WORKPLACE LAW -
Retaliation in the Workplace

Question:

I heard that the U.S. Supreme Court recently issued two new opinions concerning retaliation in the workplace. How do these decisions affect employers?

Answer:

The U.S. Supreme Court did recently issue two new opinions that have an impact on claims of retaliation against employers. These two cases are important because they represent an expansion of the means by which employees can sue employers for claims of retaliation, making employers more vulnerable to these types of lawsuits.

In 2005, the first signs of this expansion were seen in a split U.S. Supreme Court decision in Jackson v. Birmingham Board of Education. In Jackson, in a 5 to 4 ruling, the Court held that a girls’ high school basketball coach could sue the school board for allegedly retaliating against him after he complained that his female players were not receiving equal access to sports equipment and facilities. He sued under Title IX, which bars gender discrimination in education, but does not specifically mention retaliation. Nevertheless, the majority of the justices found that “discrimination” included retaliation and further, that the prohibited retaliation could be claimed by somebody other than the person who lodged the original complaint.

Justice Sandra Day O’Connor wrote the opinion shortly before she left the bench, and many court observers believed that the new conservative majority on the Court might favor a narrower interpretation of federal anti-discrimination statutes, insisting that unless Congress included the word “retaliation” in the statute, the law does not provide for a retaliation claim. The two recent Court decisions proved them wrong.

In CBOCS West, Inc. v. Humphries, the black associate manager of a Cracker Barrel restaurant in Illinois alleged that he was fired after he complained that a black employee was terminated for race-based reasons. Humphries sued under Title VII of the Civil Rights Act of 1964, which explicitly prohibits retaliation related to an employee opposing illegal discrimination. He also sued under 42 U.S.C. §1981, a Civil-War era law that bans racial discrimination in the making and enforcing of contracts. Appellate courts across the country, including the Ninth Circuit that covers California, had previously ruled that §1981 encompasses claims of retaliation.
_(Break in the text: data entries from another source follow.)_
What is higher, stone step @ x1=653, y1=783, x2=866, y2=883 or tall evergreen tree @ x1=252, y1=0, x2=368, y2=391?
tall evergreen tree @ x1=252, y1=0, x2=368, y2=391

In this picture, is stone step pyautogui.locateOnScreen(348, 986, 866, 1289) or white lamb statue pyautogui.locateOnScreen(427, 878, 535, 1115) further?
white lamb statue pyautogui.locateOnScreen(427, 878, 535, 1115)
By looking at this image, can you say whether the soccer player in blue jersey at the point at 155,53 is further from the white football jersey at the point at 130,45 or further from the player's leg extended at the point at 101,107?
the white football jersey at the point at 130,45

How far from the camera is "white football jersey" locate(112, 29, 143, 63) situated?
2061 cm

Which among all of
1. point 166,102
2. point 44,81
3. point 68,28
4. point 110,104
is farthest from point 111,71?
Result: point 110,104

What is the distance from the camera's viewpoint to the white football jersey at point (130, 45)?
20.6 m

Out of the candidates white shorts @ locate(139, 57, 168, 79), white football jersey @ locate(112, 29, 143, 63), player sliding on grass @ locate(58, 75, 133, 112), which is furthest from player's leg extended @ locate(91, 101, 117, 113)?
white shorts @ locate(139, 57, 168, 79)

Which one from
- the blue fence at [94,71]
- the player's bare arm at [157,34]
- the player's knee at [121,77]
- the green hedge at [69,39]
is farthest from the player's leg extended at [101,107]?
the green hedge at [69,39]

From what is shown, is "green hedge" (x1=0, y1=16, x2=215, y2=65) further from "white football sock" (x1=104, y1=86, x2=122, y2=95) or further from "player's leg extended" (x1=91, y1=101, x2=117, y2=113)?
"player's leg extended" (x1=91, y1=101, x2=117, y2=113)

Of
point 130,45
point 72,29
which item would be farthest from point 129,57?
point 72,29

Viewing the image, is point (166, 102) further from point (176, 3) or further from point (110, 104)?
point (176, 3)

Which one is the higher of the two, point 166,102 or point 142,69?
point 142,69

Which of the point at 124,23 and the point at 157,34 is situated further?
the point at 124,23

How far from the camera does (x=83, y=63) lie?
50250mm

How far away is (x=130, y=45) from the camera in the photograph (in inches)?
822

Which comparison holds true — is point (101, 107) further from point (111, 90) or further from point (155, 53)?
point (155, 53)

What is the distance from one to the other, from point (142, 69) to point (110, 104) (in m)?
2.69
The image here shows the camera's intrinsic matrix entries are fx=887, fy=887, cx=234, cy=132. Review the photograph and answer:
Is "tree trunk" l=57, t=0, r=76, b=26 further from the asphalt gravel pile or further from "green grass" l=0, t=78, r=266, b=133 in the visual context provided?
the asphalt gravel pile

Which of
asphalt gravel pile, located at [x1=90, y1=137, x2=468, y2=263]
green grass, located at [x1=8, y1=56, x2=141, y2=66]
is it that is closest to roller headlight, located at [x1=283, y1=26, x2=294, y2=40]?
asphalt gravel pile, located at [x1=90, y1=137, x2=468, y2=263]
The U.S. Supreme Court agreed, holding that §1981 includes retaliation claims, such as when an individual suffers retaliation because he or she tried to help a different individual suffering direct racial discrimination.

As a result of the decision in Humphries, employees with race-based retaliation claims now have an additional and unassailable arrow in their quivers. The California Fair Employment and Housing Act (“FEHA”) and Title VII explicitly forbid retaliation for all types of prohibited discrimination against employees. But to be subject to a retaliation claim under FEHA, the employer must have five or more employees. That cap goes up to fifteen employees for claims under Title VII, which also provides a damages cap. By comparison, under §1981, there is no cap on the number of employees an employer must have to be subject to a claim, and there is no damages cap. Additionally, if an employee has not met the requirements for filing a claim under FEHA or Title VII, he or she can resort to bringing a claim under §1981. For example, in Humphries, the employee’s Title VII claim was dismissed because he did not timely pay filing fees. However, he was still able to pursue his claims under §1981. As a result of this decision, small employers in particular are more vulnerable and should review their practices.

The second case, Gomez-Perez v. Potter, arose when a 45-year old postal worker filed suit claiming she was harassed by her supervisor and co-workers after filing an administrative claim alleging age discrimination under the ADEA (“Age Discrimination Employment Act”). The Court followed the logic of Humphries to rule that although the ADEA does not expressly prohibit retaliation by federal employers, the law nevertheless prohibits retaliation against a federal employee who complains of age discrimination. The employer argued that the right to sue based on age discrimination already existed for private-sector employers, and that the legislature purposefully did not include a similar cause of action against the federal government. The Court disagreed saying that the language of the ADEA must be interpreted in the same way as the language of similar statutes, such as §1981, that have been found to encompass retaliation without expressly referencing retaliation.

The Gomez-Perez ruling does not affect non-federal employers and therefore should not be a concern to the private sector. Nevertheless, employers of all sizes should take a clear message from these cases that retaliation will not be tolerated against employees who allege discrimination. In addition to immediately addressing complaints of discrimination or harassment, employers must also monitor how employees are treated after making such complaints to avoid retaliation lawsuits.